:: Passage ::

# Deboning salmon steaks: Any experts out there?



## brightnorm (Mar 9, 2004)

I love salmon filets and have eaten them for years, but I've recently cut way down because of the increase in levels of mercury and other poisons. Because wild salmon is safer I started eating the steaks and found them delicious, but trying to remove all those little bones became a hassle and cut down on the enjoyment of eating. 

Is there a good way to get rid of them? 

Brightnorm


----------



## BlindedByTheLite (Mar 9, 2004)

[smartass comment]very carefully![/smartass comment]


----------



## JOshooter (Mar 9, 2004)

The "pin bones"? As far as I know the best way to remove them is to chew small bites carefully.


----------



## brightnorm (Mar 9, 2004)

I didn't know they were called that. I tried extracting the bones while the steaks were frying but ended up with many little chunks. 

I guess there's no easy answer but thanks anyway. 

BN


----------



## BlindedByTheLite (Mar 9, 2004)

yeah, sorry, but i think it truly is impossible to debone/skin a salmon without it falling apart.

altho i've seen ppl do a surprisingly good job using tweezers..

they cut even slices starting under the head and use their fist to kinda pound the knife thru so it doesn't fall apart.. altho my granma uses a mallet instead of her fist.. and it's easiest to get them out if you use a "moon cut".. 

but yeah. tweezers. maybe some small huller or pliers would work too tho.


----------



## richpalm (Mar 9, 2004)

Well... since I'm a good cook with fish... no, wait. I'm bloody good! /ubbthreads/images/graemlins/grin.gif I take it that you slice the whole fish into steaks when it's raw-that's how I'd handle that part. Hopefully you've got good knives-that's the most important part of cooking for me. Then no falling apart-at that stage.

(pick up here if you do get steaks at a *trusted* fish store)

Wash the raw steaks thoroughly-put them on a clean plate. Dispose of or put anything that came in contact with the raw meat in the dishwasher as appropriate. Wash your hands then of course.

I bake my steaks, having had the oven preheated and the pan ready. Put them in the pan (or whatever you do). Yup-wash hands again. Plate the raw steaks were on-into the dishwasher.

You see what I'm getting at. You definitely want to keep any raw juices from coming in contact with the rest of the dinner you are making. (My wife is an RN and I learned a lot after she took microbiology)

I put on my seasoning at this point. (classified!) /ubbthreads/images/graemlins/sssh.gif

Doing steaks is a babysitting operation. Usually ~20 min @450 deg. You have to keep checking them every few minutes-if they dry out-easily happens-you're finished.

:::

Task item:
Answer these questions about the salmon thread.
1. What happened when brightnorm tried extracting the bones while the steaks were frying?
2. What does BlindedByTheLite's granma use instead of her fist?
3. For about how long and at what temperature does richpalm usually bake the steaks?
The material after this point is not needed.

:: Data shown ::

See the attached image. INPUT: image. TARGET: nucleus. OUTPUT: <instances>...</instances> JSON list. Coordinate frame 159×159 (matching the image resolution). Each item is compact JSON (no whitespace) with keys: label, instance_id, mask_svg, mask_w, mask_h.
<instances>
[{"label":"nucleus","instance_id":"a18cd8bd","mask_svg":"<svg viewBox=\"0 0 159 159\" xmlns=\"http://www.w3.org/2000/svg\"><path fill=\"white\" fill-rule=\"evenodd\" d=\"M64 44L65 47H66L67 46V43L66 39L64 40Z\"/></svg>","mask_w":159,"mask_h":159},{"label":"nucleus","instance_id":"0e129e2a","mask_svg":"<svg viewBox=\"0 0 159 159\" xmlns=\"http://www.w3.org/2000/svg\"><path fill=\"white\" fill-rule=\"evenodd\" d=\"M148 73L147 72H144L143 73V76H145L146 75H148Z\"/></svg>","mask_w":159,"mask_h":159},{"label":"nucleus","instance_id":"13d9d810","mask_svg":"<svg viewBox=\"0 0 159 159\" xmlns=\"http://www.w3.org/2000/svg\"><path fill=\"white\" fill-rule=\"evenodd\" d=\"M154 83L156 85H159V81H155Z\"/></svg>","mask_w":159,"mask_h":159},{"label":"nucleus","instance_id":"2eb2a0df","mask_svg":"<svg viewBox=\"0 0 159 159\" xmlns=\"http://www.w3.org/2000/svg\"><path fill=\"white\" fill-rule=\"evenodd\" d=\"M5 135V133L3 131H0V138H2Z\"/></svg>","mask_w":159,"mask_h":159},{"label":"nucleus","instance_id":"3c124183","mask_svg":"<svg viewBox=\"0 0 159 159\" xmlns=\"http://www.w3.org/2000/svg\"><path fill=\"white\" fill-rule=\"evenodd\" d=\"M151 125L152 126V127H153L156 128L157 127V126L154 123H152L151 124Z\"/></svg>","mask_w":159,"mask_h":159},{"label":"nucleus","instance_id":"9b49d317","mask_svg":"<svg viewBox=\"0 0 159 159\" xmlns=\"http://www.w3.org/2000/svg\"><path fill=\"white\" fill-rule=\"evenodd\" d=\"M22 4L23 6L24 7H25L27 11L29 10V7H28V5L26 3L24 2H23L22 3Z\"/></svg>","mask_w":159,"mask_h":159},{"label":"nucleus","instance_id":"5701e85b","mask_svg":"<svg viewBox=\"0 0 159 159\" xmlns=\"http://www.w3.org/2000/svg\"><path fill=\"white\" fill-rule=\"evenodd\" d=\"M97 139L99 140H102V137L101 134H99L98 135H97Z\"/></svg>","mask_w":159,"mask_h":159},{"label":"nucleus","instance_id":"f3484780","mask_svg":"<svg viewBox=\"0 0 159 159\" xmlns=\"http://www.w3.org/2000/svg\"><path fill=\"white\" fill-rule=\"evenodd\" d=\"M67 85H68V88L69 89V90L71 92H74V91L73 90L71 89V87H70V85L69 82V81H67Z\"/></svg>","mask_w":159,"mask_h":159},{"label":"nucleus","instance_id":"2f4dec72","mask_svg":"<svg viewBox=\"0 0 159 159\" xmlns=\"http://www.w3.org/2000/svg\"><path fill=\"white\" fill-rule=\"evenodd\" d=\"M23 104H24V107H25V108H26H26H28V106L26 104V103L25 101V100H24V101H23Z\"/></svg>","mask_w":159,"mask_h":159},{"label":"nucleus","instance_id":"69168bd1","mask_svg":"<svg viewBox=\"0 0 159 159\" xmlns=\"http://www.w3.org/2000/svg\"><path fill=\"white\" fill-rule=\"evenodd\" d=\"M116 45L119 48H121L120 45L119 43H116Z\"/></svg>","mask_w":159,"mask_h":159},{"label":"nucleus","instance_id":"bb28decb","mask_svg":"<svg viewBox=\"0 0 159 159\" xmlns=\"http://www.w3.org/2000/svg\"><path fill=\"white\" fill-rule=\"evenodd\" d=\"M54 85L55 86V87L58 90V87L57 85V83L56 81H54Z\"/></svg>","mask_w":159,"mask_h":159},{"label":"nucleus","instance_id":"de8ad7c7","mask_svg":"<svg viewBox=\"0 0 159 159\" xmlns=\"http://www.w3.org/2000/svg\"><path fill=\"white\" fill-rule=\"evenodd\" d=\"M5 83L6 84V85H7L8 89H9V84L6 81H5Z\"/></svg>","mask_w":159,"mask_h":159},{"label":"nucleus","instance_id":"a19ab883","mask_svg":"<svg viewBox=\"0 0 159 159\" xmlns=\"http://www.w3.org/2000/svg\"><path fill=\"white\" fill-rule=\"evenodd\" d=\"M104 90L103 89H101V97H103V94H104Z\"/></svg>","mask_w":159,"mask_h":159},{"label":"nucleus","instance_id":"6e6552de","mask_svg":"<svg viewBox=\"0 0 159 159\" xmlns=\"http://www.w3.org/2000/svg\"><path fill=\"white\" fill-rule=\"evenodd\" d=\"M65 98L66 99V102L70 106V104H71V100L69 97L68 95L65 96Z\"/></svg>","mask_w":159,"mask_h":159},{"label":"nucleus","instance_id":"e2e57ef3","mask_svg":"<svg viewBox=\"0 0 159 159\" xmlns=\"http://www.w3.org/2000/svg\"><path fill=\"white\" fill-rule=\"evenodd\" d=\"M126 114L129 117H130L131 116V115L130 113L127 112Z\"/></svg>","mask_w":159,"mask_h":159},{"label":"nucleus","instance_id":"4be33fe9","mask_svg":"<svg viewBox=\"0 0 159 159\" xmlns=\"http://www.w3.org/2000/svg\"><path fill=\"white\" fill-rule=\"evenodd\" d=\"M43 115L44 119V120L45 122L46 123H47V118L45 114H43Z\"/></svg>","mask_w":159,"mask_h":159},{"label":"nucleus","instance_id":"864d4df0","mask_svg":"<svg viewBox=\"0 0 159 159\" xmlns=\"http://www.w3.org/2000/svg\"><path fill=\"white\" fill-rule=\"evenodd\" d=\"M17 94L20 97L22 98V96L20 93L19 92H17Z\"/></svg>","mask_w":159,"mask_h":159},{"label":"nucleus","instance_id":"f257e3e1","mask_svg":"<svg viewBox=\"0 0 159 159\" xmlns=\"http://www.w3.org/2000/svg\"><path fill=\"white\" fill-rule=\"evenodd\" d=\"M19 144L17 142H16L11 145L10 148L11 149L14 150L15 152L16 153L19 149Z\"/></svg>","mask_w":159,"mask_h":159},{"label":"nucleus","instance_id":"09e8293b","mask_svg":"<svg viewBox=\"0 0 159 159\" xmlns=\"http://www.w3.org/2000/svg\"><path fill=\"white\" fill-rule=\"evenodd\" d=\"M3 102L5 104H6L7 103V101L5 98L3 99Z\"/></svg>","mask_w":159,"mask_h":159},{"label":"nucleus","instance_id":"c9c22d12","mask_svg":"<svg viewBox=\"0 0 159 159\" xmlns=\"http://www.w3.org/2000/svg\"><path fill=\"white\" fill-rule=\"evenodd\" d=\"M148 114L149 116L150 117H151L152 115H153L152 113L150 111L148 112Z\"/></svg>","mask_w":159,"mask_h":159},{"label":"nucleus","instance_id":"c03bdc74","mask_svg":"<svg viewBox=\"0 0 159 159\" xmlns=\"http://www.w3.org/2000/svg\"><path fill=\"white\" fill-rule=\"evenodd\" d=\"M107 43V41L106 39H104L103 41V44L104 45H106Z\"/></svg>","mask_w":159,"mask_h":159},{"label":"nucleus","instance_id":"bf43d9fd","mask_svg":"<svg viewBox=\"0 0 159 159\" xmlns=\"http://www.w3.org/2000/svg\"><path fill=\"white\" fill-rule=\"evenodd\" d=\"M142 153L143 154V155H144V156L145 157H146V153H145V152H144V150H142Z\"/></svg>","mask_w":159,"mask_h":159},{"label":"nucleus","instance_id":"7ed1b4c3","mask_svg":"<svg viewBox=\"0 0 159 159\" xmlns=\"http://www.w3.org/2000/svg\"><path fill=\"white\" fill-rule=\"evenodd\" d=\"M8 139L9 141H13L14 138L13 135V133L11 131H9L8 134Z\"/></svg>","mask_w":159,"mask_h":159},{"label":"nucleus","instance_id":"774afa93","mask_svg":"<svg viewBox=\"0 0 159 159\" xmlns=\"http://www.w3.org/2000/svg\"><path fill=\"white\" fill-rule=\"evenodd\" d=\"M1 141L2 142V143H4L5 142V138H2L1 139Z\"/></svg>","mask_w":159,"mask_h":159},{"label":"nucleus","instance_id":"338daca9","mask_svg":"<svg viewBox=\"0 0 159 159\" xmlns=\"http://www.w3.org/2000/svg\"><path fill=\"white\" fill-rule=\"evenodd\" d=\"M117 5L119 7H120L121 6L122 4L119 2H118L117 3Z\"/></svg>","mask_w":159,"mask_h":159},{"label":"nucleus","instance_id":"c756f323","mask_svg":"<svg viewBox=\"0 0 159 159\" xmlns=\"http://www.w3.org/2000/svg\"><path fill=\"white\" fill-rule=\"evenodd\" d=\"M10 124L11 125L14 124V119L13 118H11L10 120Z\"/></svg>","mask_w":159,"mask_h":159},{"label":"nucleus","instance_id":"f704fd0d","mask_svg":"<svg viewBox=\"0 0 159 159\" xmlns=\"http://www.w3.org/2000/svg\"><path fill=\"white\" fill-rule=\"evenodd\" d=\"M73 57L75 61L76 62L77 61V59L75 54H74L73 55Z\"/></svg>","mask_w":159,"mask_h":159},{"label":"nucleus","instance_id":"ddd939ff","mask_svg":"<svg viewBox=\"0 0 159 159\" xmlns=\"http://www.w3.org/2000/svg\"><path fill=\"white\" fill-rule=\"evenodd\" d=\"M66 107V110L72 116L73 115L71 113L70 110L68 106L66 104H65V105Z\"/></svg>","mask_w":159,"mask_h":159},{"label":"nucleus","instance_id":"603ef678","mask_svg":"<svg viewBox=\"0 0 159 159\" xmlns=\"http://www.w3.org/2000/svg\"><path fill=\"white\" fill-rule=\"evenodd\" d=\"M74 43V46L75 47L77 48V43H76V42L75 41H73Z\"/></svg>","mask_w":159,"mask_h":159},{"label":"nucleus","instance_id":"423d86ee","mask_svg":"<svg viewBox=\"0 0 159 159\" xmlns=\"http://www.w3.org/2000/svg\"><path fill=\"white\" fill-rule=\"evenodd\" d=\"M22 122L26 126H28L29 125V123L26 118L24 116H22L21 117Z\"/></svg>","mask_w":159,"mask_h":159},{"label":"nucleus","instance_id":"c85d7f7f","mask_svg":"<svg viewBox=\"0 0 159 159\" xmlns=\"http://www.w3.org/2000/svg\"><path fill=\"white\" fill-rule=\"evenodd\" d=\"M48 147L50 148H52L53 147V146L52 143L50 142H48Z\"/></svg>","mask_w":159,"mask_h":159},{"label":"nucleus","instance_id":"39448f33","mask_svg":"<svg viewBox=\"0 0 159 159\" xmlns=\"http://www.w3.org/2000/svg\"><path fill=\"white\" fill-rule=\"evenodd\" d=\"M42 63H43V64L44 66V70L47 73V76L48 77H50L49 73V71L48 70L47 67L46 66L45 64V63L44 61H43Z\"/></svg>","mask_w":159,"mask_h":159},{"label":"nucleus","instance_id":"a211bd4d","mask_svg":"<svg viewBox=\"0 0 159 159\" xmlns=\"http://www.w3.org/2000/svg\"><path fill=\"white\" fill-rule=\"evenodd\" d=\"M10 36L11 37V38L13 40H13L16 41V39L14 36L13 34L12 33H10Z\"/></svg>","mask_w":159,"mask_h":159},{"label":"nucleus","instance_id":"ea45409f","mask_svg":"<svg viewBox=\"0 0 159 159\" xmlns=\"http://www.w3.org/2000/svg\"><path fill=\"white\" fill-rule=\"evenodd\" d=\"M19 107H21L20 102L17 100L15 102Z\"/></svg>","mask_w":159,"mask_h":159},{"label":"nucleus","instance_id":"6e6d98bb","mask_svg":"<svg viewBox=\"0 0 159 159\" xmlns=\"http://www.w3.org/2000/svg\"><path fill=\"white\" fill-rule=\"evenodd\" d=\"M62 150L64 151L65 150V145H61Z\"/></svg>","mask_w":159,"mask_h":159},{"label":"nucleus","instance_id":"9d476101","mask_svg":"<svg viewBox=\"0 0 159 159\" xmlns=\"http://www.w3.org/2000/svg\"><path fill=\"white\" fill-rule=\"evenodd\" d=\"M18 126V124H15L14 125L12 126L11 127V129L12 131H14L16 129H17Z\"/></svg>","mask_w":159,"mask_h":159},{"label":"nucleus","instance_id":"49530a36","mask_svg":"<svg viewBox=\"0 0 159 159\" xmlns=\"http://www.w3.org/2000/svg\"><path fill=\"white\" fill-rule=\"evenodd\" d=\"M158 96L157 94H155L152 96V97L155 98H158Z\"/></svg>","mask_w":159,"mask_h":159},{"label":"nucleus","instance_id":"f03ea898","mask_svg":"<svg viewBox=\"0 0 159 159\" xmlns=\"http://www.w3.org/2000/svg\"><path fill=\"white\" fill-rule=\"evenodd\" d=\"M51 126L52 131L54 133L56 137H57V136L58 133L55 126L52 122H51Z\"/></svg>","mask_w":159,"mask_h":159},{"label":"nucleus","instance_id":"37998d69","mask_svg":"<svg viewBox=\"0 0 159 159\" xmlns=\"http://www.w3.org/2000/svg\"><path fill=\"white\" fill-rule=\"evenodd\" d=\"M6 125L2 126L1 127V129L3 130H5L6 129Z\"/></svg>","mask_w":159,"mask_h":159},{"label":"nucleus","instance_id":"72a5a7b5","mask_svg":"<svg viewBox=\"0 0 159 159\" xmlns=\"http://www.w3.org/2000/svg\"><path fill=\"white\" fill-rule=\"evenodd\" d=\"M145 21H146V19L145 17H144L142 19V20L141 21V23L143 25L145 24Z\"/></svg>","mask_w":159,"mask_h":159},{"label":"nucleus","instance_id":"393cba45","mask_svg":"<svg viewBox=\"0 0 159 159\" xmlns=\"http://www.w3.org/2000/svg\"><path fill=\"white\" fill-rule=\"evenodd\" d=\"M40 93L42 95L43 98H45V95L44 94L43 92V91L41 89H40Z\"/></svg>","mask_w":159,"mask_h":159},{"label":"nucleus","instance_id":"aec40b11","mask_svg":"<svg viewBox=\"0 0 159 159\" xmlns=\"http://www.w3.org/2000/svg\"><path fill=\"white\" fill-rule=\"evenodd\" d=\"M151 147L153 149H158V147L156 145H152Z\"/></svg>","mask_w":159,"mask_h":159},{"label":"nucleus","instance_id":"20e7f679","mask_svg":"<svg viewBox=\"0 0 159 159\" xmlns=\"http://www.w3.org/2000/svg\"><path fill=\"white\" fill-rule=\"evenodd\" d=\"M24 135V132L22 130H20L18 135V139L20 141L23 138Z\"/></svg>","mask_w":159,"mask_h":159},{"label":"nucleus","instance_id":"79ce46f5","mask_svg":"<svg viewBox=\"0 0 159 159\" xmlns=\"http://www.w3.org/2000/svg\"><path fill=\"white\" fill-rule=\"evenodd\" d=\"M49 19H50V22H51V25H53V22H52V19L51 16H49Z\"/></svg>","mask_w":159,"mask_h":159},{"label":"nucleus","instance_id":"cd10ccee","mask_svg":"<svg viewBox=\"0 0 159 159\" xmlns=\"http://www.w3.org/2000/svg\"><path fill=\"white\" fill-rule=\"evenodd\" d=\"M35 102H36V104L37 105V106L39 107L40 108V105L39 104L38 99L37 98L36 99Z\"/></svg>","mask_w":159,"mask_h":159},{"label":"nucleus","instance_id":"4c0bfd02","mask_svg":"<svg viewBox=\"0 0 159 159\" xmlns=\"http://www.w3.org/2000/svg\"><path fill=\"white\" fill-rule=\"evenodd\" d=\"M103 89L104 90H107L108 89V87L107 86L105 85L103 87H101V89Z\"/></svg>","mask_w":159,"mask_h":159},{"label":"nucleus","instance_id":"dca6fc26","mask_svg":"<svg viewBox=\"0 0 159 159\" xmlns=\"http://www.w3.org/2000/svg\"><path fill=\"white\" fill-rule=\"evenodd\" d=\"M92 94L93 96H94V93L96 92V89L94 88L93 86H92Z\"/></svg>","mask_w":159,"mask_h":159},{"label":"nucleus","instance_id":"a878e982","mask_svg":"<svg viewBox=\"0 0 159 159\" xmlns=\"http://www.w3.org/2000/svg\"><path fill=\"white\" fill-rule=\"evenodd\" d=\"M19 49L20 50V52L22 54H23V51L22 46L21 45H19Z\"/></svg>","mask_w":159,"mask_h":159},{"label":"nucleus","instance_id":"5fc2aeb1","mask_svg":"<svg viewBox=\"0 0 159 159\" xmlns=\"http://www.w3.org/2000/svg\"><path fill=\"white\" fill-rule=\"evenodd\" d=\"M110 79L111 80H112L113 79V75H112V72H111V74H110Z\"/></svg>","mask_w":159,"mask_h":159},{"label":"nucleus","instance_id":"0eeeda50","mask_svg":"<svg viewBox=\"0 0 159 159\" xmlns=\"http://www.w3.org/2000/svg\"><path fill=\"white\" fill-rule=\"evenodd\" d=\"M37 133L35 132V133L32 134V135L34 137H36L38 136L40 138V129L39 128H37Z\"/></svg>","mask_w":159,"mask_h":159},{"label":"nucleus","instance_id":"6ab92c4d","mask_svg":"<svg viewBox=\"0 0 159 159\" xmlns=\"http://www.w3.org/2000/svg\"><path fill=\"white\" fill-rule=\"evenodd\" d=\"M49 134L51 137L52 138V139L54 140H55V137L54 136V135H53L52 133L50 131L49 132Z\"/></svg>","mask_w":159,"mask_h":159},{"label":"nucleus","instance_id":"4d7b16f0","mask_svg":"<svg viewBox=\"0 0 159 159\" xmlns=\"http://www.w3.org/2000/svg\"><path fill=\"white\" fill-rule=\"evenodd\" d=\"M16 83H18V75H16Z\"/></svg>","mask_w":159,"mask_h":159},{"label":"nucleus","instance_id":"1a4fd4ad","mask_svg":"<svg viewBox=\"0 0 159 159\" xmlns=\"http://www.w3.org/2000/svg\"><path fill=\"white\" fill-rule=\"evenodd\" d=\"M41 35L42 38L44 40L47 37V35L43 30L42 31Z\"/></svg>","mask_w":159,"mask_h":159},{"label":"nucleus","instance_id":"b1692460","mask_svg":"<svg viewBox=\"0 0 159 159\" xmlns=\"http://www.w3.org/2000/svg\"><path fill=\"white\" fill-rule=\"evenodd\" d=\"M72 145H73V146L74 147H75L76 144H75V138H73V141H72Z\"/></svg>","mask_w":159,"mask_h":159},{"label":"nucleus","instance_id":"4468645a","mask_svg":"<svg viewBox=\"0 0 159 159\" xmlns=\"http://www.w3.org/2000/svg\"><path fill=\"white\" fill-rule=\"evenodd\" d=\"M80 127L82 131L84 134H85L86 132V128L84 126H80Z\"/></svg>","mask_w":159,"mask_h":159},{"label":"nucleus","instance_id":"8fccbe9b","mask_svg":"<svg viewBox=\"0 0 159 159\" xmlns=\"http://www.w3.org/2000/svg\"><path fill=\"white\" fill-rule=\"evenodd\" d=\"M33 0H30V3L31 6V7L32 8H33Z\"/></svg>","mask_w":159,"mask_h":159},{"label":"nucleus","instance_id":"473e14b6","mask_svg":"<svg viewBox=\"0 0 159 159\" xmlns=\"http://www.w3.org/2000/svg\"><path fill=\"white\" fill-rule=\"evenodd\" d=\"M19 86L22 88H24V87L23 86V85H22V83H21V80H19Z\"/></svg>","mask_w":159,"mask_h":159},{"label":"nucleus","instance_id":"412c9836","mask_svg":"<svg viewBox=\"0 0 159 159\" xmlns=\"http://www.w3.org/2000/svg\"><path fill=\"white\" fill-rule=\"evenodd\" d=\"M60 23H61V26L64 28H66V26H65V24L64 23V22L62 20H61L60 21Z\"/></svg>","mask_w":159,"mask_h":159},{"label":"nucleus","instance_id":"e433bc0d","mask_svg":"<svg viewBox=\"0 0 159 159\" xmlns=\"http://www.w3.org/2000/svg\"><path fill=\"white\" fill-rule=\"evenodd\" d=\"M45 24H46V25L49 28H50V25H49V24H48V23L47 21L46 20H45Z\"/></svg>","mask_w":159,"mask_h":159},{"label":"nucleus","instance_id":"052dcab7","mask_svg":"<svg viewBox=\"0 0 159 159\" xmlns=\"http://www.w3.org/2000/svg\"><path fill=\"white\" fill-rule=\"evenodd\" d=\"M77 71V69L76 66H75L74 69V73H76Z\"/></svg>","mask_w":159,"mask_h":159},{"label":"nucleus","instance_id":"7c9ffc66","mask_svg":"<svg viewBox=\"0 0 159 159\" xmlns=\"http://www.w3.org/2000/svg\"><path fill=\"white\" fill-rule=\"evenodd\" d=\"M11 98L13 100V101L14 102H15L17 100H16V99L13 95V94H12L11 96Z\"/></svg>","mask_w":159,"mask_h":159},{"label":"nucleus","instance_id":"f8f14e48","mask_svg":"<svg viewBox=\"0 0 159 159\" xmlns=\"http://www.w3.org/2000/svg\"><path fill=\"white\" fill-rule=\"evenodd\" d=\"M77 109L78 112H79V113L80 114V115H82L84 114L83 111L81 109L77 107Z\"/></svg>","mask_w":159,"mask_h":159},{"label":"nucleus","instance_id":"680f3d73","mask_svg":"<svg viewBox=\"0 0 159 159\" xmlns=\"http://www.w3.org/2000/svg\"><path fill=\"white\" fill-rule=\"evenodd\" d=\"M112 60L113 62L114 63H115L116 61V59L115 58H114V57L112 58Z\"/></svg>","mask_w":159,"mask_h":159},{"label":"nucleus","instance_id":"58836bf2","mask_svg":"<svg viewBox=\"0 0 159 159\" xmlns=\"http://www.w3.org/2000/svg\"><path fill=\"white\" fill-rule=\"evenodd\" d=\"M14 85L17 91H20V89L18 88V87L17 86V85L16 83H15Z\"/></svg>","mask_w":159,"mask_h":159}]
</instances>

:::

Output for this exercise:
1. The steaks ended up in many little chunks.
2. A mallet.
3. About 20 minutes at 450 degrees.